L’essayiste Paul Vacca va même jusqu'à prêcher les vertus de la bêtise. Un brin provoquant, le chroniqueur prône l’utilité des questions supposément stupides, qualifiant celles-ci d’outils précieux pour apprendre, remettre en question les hypothèses et favoriser l'innovation. “Combien de découvertes, d’inventions ou d’innovations sont nées de manière irrationnelle, par accident, par négligence, voire par bêtise ? (...) Les exemples sont légions" surenchérit-il. Sans parler du boom de l’obfuscation, une pratique qui consiste ni plus ni moins à “jouer au con” avec l’algorithme en générant volontairement de l'irrationnel et du chaos dans nos clics et recherches afin de nous rendre moins lisibles par les IA. Et dans une ère où fleurissent les problématiques autour de la santé mentale, comment ne pas considérer qu’il y a du bon dans la bêtise ? Après tout, la cérébralité que suppose l’intelligence ouvre aux complexités de la vie que le fameux “imbécile heureux” a le bonheur d’ignorer.

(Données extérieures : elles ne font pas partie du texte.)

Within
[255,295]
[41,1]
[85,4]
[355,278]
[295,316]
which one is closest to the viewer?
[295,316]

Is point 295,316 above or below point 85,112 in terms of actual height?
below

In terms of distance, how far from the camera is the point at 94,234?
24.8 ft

Ainsi se dessine le dénominateur commun à tous ces exemples : l’imperfection. Car en fin de compte, ce sont bien ces imprécisions et le caractère unique de celles-ci qui pourraient constituer la réelle valeur ajoutée de l’humain dans un avenir proche. Dans un futur aseptisé par l’IA, ce ne sont peut-être pas tant nos “soft skills” qu’il faudra cultiver mais plutôt nos “contrarian skills”, nos contradictions, notre authenticité. Un peu comme l’art japonais du Kintsugi qui consiste à réparer un objet en soulignant ses fissures avec de l’or, le rendant aussi inédit que précieux… Et si le temps était venu de redonner toutes leurs lettres de noblesse à nos parfaites imperfections ?
MD
Espérons en effet qu’à mesure que certains rendent les machines plus humaines, d’autres veuillent rendre les humains moins machinaux, en jouant plus sur la franchise.
Le billet m'a fait prendre conscience de la vitesse à laquelle les promesses technologiques surgissent (GPT-3) ou s'effacent (NFT, Metavers).
Un peu comme s'il y avait une attente impatiente de la prochaine révolution technologique.
"Je suis passé à côté de de l'émergence d'Internet, puis des réseaux sociaux du Web 2.0, alors la prochaine fois je ne vais pas louper le truc".
A côté de ça, je travaille avec des entreprises petites et grandes et constate combien elles peinent à résoudre leurs difficultés opérationnelles, avec les conséquences que l'on connait sur leurs employés.
Ca donne l'impression d'un fossé technologique qui se creuse entre les attentes de la société et celle des investisseurs à l'affut du next big thing.